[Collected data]
=======
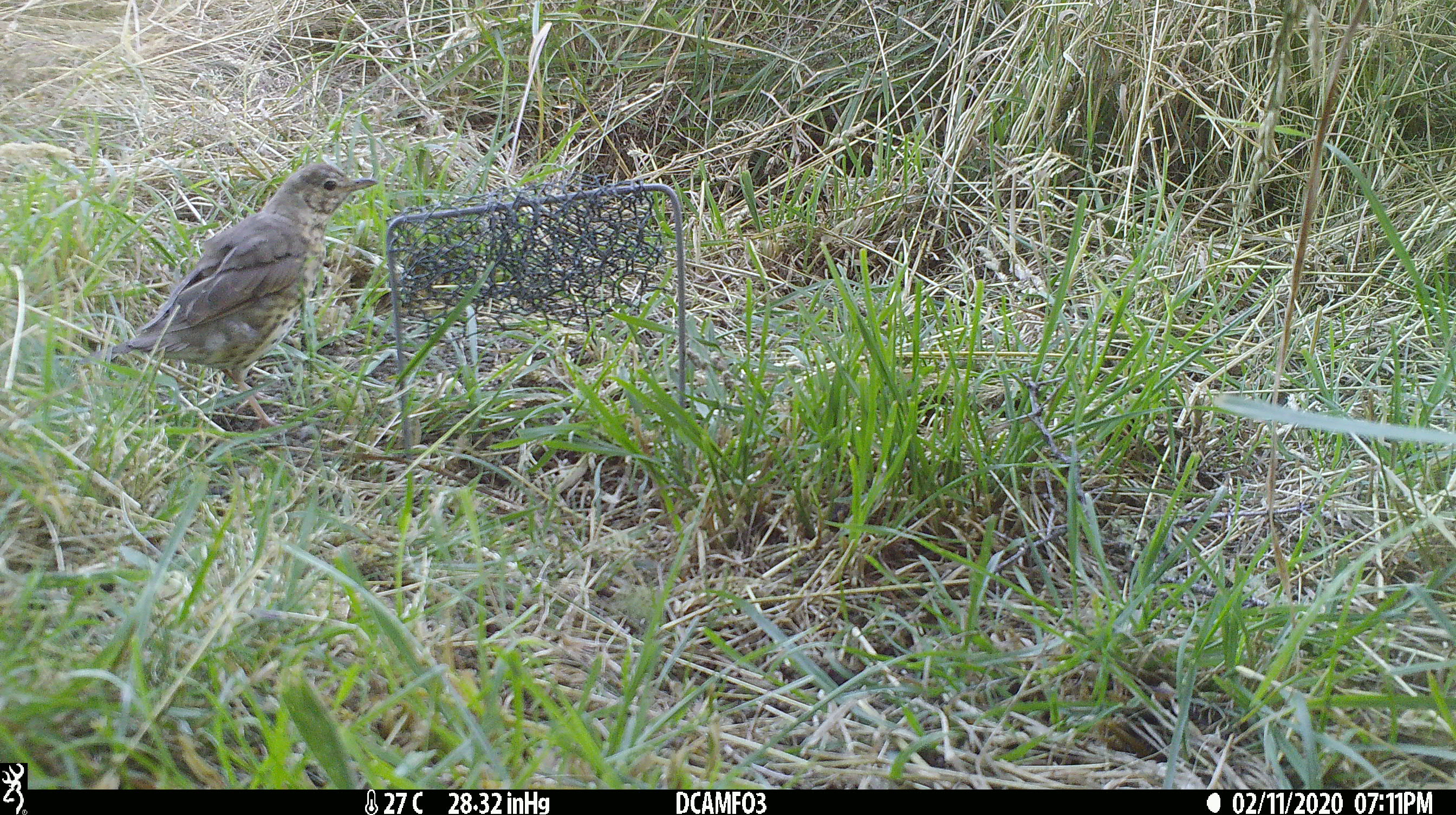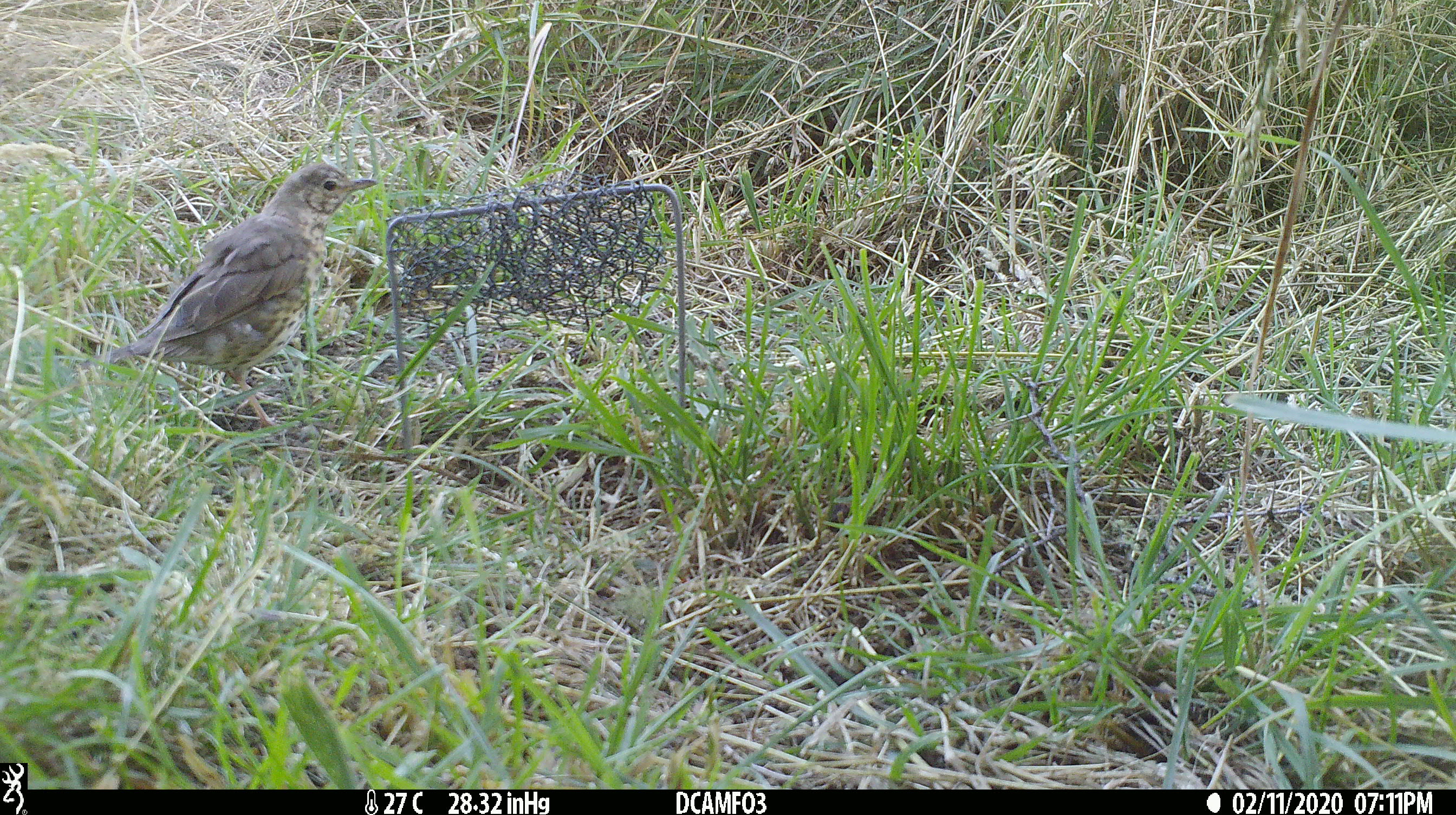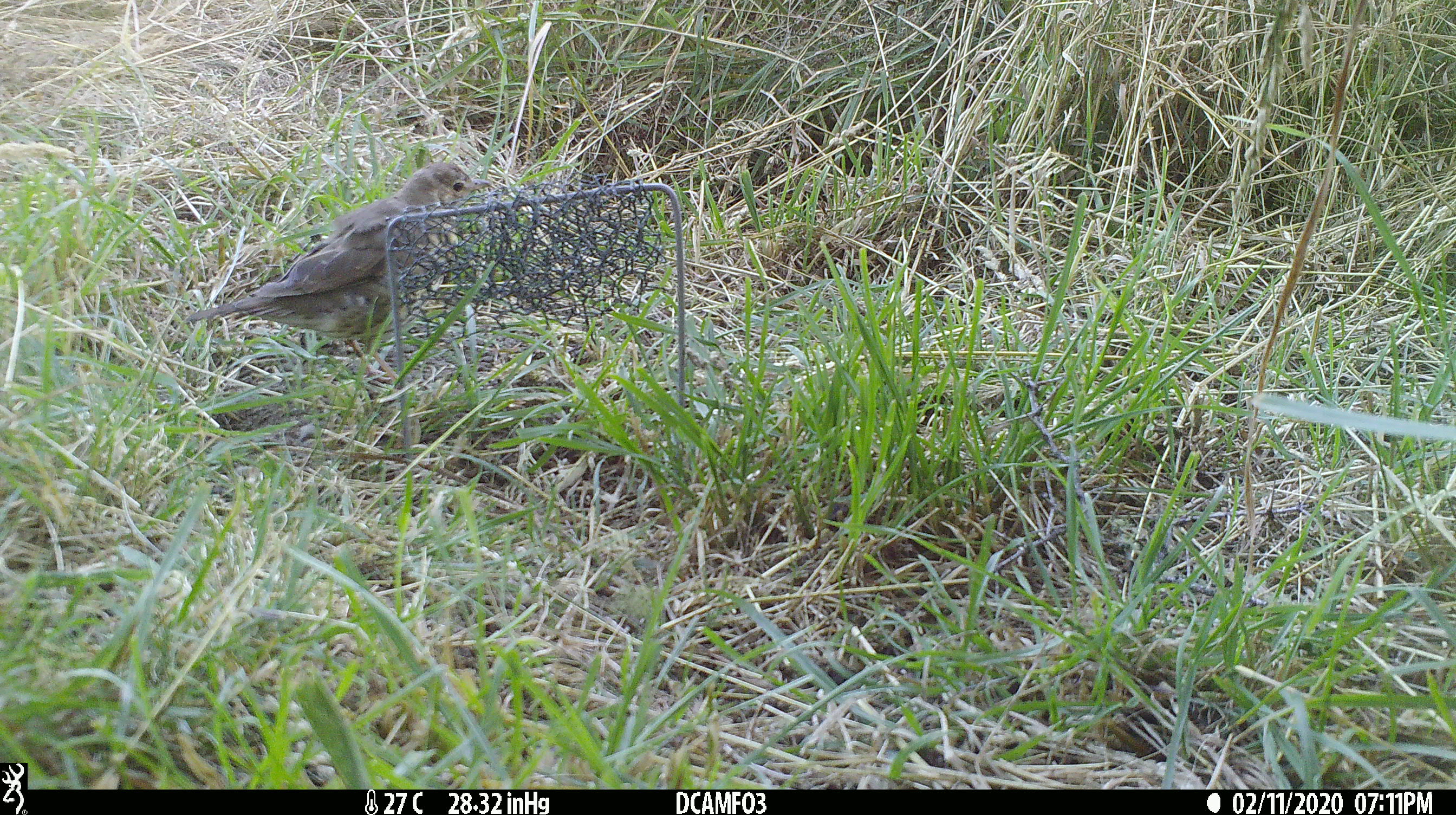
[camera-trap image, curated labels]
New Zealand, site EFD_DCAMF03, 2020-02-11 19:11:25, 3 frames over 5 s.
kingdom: Animalia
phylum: Chordata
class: Aves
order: Passeriformes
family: Turdidae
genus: Turdus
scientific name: Turdus philomelos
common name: song thrush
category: thrush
=======
## EXERCISE REQUIREMENTS
Each entry should be transcribed exactly as given, with pictures omitted.

## EXERCISE SOLUTION
[camera-trap image, curated labels]
New Zealand, site EFD_DCAMF03, 2020-02-11 19:11:25, 3 frames over 5 s.
kingdom: Animalia
phylum: Chordata
class: Aves
order: Passeriformes
family: Turdidae
genus: Turdus
scientific name: Turdus philomelos
common name: song thrush
category: thrush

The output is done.